Dinosaur enthusiasts are rejoicing over the discovery of a “bone bed” in Laurel, Maryland. A “bone bed” forms when bones of different types are concentrated in a geological layer.

Prince George's County is home to Dinosaur Park, where visitors can participate in community excavations to search for fossils of Astrodon johnstoni – Maryland's state dinosaur. The first fossils were also discovered here. You won't see a lifelike animatronic T-Rex dinosaur, but you'll certainly appreciate the skeletons and fossils.

Dinosaur Park

Maryland dino fans looking for an authentic dinosaur experience should visit Laurel for this fossil site, which contains pre-Cretaceous fossils dating back to the early Cretaceous period. Established by M-NCPCC Park and offers educational experiences such as community excavations with park staff.

In 2014, fossils were discovered here almost by accident. After a worker accidentally chipped away at a stone using heavy machinery, excavations uncovered an archaeological artifact of one of Earth's giant carnivores: Acrocanthosaurus Rex was almost twice its size! It later turned out that it was a tibia bone of the Acrocanthosaurus.

Paleontologists who study dinosaurs will therefore find this park particularly significant. Scientists have dubbed it a dinosaur “bone bed,” the first such site since 1887 and, according to a paleontologist, the most complete dinosaur site east of the Rocky Mountains.

National port

Discover your inner paleontologist at this outdoor park and fossil site! It has an extraordinary deposit of Early Cretaceous fossils dating back 115 million years – perfect for unleashing your inner paleontologist! Join scientists as they dig for dinosaur bones in community digs held on the first and third Saturday of each month!

Paleontologists have discovered some spectacular dinosaur bones at this location in Laurel. So much so that the site was elevated into what is known as a “bed of bones.” A “bone bed” forms when large amounts of one or more dinosaur species are concentrated in a geological layer.

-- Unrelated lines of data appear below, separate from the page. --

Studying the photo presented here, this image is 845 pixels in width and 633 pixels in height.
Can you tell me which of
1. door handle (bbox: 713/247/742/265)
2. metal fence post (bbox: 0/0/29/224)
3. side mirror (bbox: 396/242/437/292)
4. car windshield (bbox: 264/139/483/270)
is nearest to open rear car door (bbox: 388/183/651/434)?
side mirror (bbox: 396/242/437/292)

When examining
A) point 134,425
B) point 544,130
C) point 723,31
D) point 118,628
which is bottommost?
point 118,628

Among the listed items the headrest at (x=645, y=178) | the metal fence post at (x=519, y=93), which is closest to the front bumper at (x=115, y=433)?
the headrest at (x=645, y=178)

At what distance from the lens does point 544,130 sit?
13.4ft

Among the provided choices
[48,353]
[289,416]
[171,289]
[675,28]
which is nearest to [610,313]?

This site was discovered by chance when workers operating excavation equipment there accidentally chipped off part of a small theropod skeleton, later found to be the skeleton of Astrodon johnstoni, Maryland's state dinosaur (Astrodon means star tooth). Based on its tooth structure, Astrodon was likely a herbivorous sauropod, similar to Tyrannosaurus Rex, which likely fed on carnivorous sauropods such as Tyrannosaurus Rex.

The Maryland Science Center

Visitors to this museum can learn about dinosaurs and other animals while taking part in physics demonstrations such as Bernoulli fans and inertial tables.

The Maryland Science Center is an ideal destination for exploring science, technology and human culture. Popular exhibits at this attraction include Dinosaur Mysteries, Cells: The Universe Inside Us, and SpaceLink.

Dinosaur Mysteries features more than 150 dinosaur models, including scale replicas of Maryland's state dinosaurs Astrodon and Acrocanthosaurus, on display for visitors of all ages to experience how scientists examine fossils. The exhibition offers children and adults alike the opportunity to gain insights into this topic.

Paleontologists at Laurel's Dinosaur Park recently unearthed what paleontologists call a “bone bed.” Such finds are rare, and this is the first in Maryland since 1887. It likely formed from ancient water canals that brought bones to what is now the Maryland Laurel region; This makes the site an invaluable find for paleontologists.